3. Implikasi kita sebagai orang yang telah mengalami pembebasan dan pemulihan adalah menjadi Imam Tuhan dan pelayan Allah “Tetapi kamu akan disebut imam TUHAN dan akan dinamai pelayan Allah kita.”(ay.6)
Menjadi imam berarti menjadi mediator atau pembawa kebenaran dan keadilan Allah di tengah dunia. Sebagai pelayan Allah artinya menjadi hamba-Nya (doulos) dan hanya menghambakan dan mengabdikan diri kepada-Nya serta demi kemuliaan nama-Nya dengan menyuarakan dan mewujudkan kebenaran dan keadilan-Nya.
Menjadi imam dan pelayan Allah muflak mencitai kehendak-Nya. “Sebab Aku, TUHAN, mencintai hukum, dan membenci perampasan dan kecurangan;
4. Adanya hukum dan peraturan adalah berkah bagi manusia. Sebab itu hukum atau peraturan hendaknya dipakai untuk melayani sesama dan dilaksanakan secara benar supaya memberikan keadilan sosial serta syalom bagi kehidupan bersama.

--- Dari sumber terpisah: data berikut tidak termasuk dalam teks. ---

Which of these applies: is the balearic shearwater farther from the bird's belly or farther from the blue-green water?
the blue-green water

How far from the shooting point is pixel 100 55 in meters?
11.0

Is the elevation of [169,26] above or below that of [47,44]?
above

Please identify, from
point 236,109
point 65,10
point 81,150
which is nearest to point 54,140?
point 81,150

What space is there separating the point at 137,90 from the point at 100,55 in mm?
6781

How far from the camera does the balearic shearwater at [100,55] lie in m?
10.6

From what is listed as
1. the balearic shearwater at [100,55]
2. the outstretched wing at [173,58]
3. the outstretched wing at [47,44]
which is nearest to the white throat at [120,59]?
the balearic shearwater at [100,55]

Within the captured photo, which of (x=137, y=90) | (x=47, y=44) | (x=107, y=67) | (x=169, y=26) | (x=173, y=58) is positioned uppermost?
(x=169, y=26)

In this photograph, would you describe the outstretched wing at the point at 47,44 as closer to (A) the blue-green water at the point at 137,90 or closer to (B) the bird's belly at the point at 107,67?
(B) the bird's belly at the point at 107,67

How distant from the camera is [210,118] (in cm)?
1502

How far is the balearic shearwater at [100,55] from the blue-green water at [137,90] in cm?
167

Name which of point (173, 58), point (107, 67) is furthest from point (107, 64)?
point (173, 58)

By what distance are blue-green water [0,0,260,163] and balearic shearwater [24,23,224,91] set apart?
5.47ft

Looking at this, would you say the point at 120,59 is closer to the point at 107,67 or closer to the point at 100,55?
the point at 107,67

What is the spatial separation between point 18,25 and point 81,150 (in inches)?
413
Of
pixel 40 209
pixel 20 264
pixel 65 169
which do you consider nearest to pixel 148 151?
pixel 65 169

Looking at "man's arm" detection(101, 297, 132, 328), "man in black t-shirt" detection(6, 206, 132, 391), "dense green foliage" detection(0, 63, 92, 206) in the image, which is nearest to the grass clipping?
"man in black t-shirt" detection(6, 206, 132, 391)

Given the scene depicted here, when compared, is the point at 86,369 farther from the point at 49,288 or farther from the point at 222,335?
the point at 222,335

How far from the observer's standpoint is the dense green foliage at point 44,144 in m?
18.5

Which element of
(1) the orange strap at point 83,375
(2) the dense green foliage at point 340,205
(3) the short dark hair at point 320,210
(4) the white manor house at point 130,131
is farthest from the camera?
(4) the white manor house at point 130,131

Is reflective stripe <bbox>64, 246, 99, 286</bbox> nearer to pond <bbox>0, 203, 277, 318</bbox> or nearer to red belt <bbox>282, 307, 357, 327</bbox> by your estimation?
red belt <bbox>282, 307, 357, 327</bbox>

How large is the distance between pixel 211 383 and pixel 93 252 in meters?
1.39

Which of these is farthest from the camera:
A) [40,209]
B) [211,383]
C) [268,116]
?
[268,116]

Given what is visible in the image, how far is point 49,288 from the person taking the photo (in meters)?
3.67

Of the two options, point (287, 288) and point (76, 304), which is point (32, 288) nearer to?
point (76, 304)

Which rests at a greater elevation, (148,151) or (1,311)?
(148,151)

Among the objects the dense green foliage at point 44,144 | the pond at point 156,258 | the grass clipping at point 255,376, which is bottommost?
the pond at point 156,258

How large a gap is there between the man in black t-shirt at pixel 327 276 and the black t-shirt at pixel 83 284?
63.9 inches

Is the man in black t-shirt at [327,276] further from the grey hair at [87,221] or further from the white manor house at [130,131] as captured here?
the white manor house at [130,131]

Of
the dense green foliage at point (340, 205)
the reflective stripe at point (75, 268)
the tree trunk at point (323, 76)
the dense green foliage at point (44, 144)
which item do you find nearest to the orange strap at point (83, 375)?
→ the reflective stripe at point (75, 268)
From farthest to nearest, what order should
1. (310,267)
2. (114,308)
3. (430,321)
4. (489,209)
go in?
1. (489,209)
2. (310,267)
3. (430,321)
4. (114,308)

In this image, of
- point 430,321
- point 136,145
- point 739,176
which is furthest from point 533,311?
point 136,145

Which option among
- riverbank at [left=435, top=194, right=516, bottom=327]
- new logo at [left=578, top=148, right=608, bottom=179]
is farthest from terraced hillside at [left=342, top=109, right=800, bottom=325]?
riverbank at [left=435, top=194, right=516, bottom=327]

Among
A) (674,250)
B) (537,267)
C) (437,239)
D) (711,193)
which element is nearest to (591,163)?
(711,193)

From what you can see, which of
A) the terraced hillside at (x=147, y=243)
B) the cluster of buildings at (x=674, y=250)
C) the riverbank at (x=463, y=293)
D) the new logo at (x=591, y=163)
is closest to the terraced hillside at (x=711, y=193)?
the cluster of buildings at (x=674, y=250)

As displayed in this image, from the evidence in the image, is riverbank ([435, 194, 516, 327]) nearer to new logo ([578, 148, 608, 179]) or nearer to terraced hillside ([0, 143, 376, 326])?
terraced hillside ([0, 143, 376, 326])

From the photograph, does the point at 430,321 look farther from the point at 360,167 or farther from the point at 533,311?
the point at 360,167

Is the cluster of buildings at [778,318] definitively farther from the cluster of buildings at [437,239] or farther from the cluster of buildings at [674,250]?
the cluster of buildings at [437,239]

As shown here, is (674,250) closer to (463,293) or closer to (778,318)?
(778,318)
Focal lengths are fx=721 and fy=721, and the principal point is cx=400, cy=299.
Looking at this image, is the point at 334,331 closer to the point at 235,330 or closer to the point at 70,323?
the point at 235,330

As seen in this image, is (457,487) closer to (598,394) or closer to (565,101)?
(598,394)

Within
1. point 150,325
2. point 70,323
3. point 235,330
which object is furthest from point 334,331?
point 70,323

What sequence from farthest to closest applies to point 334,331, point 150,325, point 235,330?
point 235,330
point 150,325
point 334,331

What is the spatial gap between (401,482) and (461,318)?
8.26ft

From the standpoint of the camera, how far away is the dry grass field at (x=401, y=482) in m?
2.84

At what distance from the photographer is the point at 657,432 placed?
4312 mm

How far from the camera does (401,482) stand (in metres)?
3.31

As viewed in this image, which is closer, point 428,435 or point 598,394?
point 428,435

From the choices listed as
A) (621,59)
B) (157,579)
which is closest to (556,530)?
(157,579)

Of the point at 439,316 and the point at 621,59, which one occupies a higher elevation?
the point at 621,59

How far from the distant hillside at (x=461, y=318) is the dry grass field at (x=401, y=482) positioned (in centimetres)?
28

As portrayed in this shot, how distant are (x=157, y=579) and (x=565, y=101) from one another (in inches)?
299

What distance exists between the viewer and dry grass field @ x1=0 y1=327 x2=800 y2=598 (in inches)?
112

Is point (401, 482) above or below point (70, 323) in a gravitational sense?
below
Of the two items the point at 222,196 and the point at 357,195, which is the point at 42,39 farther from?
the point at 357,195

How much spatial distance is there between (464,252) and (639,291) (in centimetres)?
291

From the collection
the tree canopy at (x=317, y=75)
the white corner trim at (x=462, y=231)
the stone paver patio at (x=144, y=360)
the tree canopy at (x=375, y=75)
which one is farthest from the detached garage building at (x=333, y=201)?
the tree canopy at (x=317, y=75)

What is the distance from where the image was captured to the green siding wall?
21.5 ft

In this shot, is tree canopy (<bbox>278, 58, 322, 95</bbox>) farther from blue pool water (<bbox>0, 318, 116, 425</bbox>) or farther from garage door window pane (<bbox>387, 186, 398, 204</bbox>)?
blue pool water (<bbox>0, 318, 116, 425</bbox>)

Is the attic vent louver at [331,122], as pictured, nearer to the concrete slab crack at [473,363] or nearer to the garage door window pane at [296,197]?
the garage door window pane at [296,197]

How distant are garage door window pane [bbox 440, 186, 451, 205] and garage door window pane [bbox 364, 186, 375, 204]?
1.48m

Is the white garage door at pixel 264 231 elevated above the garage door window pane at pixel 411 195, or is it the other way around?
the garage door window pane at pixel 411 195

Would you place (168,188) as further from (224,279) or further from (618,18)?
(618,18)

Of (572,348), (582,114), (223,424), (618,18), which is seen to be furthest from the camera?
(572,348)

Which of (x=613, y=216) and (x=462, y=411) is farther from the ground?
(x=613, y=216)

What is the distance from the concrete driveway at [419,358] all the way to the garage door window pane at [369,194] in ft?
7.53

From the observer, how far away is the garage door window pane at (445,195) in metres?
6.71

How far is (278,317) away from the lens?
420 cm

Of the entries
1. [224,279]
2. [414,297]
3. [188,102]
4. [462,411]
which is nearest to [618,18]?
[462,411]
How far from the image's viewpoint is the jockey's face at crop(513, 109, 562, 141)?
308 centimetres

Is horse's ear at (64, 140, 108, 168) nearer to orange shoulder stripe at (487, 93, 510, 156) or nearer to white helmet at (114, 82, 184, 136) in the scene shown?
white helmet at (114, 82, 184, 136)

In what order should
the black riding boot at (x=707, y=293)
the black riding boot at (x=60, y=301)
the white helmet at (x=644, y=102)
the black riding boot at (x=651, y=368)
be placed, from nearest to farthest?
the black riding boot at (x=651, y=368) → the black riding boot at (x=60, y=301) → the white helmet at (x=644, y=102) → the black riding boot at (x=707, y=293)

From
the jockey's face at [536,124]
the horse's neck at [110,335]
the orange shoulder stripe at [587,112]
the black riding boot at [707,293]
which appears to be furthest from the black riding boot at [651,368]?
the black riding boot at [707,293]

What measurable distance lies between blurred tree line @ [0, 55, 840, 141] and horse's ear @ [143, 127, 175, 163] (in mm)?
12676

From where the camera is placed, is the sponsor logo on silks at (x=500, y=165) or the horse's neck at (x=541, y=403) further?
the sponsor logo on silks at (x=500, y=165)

Sebab, ”TUHAN, mencintai hukum, dan membenci perampasan dan kecurangan,“ (ay.8.a)
5. Mengingat masalah-masalah ketimpangan hukum dan ketidakadilan sosial masih terjadi di sekitar kita, maka seyogyanya gereja tidak boleh `diam’ atau `ikut arus” atas ketimpangan hukum dan ketidakadilan terjadi.
Gereja hendaknya setia melaksanakan panggilan iman sebagai pemberita kebebasaan, dengan tidak hanya menyampaikan kasih dan kebenaran secara verbal dari mimbar gereja, tapi juga berperan aktif memperdulikan sesama melalui karyakarya diakonia yang nyata.
6. Relevansi tentang Hari Pembalasan Tuhan dan Tahun Rahmat Tuhan bagi gereja masa kini, bahwa dua peristiwa ini memberi makna tentang Allah yang sungguh peduli akan kebebasan dari orang-orang yang sengsara, miskin dan tertindas.
Tetapi juga Allah yang akan menghukum orangorang yang menolak kehendak-Nya dan yang senang dengan kesewenang-wenangan serta tidak adil terhadap sesama.